Source text Start Marker
The many faces of Martin Amis

by Nicholas Lezard

 

 

 

On the front cover, we are reminded that the Observer said "here is a novel to silence the doubters". Yet the doubters have been strident and vocal. The TLS's comment - "not absolutely terrible" - was one of the kinder ones. Tibor Fischer's celebrated denunciation ("It's like your favourite uncle being caught in a school playground, masturbating") cannot have further contributed to either Amis's peace of mind or bank balance. It certainly put me off.

 

Anyway, when the paperback arrived, I braced myself for the humiliating experience that I was assured reading Yellow Dog would be. When I next surfaced I found that I had been reading for an hour, and enjoying myself immensely. What on earth was going on?

 

It's funny that Fischer should have used such an image to conjure up his idea of the novel's ghastliness, for adult reaction to children's sexuality is one of the book's big themes. To summarise: the actor/writer/rhythm guitarist Xan Meo, who has gangster ancestors, is savagely beaten up, and, as a result of his injuries, undergoes a significant personality change, from reconstructed to very much unreconstructed male. His grammar collapses in on itself and he becomes given to such pronouncements as "salad is bullshit" - and much worse. This is very well observed indeed.
Source text End Marker
Information Start Marker
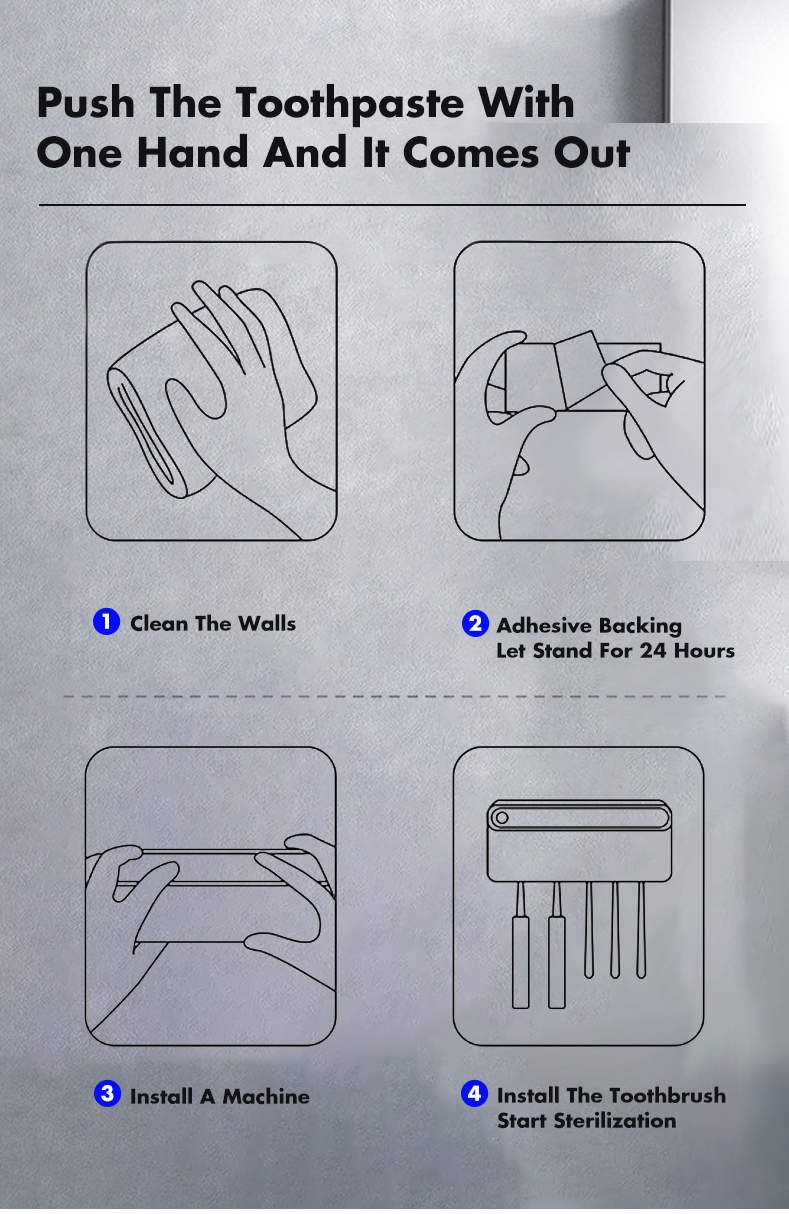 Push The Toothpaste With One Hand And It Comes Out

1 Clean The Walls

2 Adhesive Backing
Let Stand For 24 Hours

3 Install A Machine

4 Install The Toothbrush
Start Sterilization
Information End Marker
Information Start Marker
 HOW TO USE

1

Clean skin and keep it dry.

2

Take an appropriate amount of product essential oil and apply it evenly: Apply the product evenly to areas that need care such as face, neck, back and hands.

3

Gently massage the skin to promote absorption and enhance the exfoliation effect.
Information End Marker
Information Start Marker
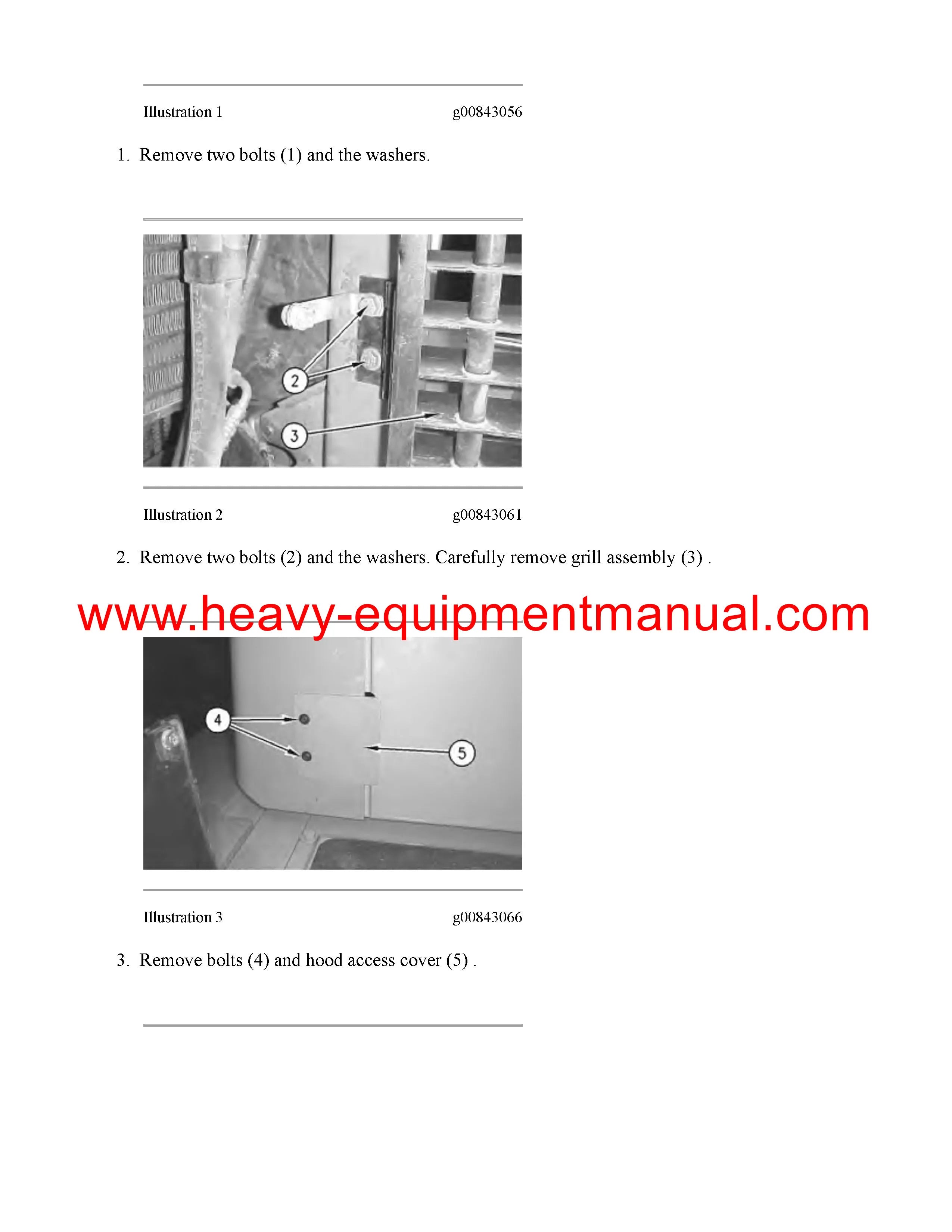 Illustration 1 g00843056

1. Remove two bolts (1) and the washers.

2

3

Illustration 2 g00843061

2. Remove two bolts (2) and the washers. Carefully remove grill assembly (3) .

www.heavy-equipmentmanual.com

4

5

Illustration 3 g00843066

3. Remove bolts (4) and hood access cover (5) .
Information End Marker
» **Tasks to carry out**
1: Quote the Martin Amis review again, from the words containing "Anyway, when the" through "well observed indeed.", substituting "the novel" for "Yellow Dog".
2: Write the next part of the Martin Amis review, picking up after its final sentence.

» **Results for each task**
1:
Anyway, when the paperback arrived, I braced myself for the humiliating experience that I was assured reading the novel would be. When I next surfaced I found that I had been reading for an hour, and enjoying myself immensely. What on earth was going on?

 

It's funny that Fischer should have used such an image to conjure up his idea of the novel's ghastliness, for adult reaction to children's sexuality is one of the book's big themes. To summarise: the actor/writer/rhythm guitarist Xan Meo, who has gangster ancestors, is savagely beaten up, and, as a result of his injuries, undergoes a significant personality change, from reconstructed to very much unreconstructed male. His grammar collapses in on itself and he becomes given to such pronouncements as "salad is bullshit" - and much worse. This is very well observed indeed.

2:
Then we have nice-but-dim Henry IX ("interested in watching television - or in staying still while it was on"), traumatised by the revelation that someone has been spying, or worse, on his daughter, Princess Victoria. Amis is clearly soppy about the royals (we have known this since the character with his own name in Money blubbed at the royal wedding), but at least his head knows that the institution is an untenable anachronism.

 

There is Clint Smoker, yahoo journalist of the sub-tabloid Morning Lark, utterly without redeeming qualities, even with his tiny penis. There is also a coffin loose in the hold of a passenger jet which doesn't seem to have much to do with anything but allows for some buttock-clenching moments of airborne terror.

 

The standard critical line on Amis's fiction can often be supplied or illuminated by recourse to his own non-fiction. From a 1992 interview with Nicholson Baker, complaining about Vox: "Its slightness is inbuilt. It has no room to manoeuvre. It has no prose."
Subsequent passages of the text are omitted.